A major aspect of the project is to locate amateur video makers active between 1980-2000 and preserve and store some of the videos made during this period. The academic research team, based at the University of Glasgow, will investigate this video material to gain a unique insight into the lives of Scottish children in the twentieth century.
Film Fairfilm Project, USA (ongoing)
A collaboration of Northeast Historic Film, the Queens Museum of Art, and the George Eastman House International Museum of Photography and Film.
For bulletins on the progress of this ongoing project, visit NHF’s Hidden Collections blog, The Big Reveal.
Stichting Amateurfilm Foundation (since 2004), Netherlands.

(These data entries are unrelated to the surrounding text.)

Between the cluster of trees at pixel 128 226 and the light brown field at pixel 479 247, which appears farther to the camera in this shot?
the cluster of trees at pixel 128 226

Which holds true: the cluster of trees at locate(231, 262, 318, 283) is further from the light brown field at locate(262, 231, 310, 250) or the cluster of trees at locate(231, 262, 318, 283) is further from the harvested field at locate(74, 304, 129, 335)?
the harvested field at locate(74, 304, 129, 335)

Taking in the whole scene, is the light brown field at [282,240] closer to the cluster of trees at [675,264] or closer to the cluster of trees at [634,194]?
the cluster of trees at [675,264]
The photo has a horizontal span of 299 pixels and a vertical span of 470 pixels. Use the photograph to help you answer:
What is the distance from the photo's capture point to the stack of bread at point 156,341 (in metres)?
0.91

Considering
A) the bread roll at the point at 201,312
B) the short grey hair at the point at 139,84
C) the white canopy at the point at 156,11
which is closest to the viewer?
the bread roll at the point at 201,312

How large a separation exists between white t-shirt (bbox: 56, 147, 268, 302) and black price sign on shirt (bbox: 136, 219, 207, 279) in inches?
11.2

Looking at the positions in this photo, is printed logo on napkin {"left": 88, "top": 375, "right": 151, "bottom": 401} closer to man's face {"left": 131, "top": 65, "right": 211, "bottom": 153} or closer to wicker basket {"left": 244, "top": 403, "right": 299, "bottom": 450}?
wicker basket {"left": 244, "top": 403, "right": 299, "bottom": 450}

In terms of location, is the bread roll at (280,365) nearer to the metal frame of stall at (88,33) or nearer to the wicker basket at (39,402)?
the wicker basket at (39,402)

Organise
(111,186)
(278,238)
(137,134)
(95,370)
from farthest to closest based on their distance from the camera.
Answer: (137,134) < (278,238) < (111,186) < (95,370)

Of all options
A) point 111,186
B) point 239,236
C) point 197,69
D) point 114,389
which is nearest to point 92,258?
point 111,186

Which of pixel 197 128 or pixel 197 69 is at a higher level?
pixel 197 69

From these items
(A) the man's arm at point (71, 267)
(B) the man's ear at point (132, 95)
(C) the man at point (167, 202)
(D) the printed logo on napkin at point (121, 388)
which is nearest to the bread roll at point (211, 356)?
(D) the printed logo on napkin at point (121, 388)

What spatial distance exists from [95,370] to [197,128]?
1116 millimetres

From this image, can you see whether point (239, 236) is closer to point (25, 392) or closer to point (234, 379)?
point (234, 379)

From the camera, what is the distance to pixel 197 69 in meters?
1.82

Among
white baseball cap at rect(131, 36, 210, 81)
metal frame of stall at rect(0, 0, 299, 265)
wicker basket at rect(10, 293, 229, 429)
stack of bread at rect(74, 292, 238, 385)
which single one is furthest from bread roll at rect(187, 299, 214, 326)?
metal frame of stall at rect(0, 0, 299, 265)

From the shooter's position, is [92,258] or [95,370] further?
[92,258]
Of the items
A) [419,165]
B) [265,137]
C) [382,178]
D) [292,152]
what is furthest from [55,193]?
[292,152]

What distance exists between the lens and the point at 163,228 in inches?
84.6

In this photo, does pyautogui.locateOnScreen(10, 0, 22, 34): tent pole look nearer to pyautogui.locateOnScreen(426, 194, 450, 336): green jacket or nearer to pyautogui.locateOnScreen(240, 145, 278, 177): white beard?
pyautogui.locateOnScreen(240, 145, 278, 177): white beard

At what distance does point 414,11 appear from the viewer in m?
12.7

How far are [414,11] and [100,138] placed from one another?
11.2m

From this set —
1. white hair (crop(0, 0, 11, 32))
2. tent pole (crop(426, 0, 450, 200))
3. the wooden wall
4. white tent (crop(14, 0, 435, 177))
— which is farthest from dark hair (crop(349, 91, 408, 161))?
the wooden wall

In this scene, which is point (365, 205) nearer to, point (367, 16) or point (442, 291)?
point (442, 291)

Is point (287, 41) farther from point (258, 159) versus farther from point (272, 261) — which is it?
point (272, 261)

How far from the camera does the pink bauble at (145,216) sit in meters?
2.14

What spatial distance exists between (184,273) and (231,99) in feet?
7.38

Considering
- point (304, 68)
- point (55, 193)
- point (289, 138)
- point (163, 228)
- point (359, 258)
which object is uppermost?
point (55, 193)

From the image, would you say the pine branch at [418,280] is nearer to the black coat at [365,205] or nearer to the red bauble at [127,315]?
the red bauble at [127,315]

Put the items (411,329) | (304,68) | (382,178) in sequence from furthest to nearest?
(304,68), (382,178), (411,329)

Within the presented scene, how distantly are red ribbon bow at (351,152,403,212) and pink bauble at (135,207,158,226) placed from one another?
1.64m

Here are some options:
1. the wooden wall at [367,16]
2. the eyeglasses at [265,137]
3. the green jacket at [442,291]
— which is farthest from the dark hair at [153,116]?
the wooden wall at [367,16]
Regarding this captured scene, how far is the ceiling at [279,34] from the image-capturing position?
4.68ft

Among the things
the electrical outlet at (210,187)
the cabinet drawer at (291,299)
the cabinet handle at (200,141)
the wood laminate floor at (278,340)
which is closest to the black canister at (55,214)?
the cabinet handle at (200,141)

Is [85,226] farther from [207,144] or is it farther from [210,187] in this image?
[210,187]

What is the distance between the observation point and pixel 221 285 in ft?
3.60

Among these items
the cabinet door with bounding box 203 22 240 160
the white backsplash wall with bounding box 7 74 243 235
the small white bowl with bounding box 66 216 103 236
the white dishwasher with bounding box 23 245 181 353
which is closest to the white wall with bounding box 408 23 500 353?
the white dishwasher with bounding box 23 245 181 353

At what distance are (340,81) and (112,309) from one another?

The Foundation consists of a small team of five board members who organise and support various activities concerning amateur film in all its varied forms. The Foundation wants to stimulate the collection, preservation and re(use) of amateur film material, to support the research of amateur film, both through funding and through the team’s own research, and aims to arouse public interest in both historical and modern day forms of amateur film production.
Past Projects
Ernemann project-description.(2002-2009).
The project was dedicated to the 17,5mm-film format which was patented by the Heinrich-Ernemann A.G. in Dresden in 1902 and brought on the market in 1903. The project was conducted by Martina Roepke (University of Utrecht) and Henk Verheul (Netherlands Institute of Sound and Vision, Hilversum) with the support of the Association Europeènne Inédits.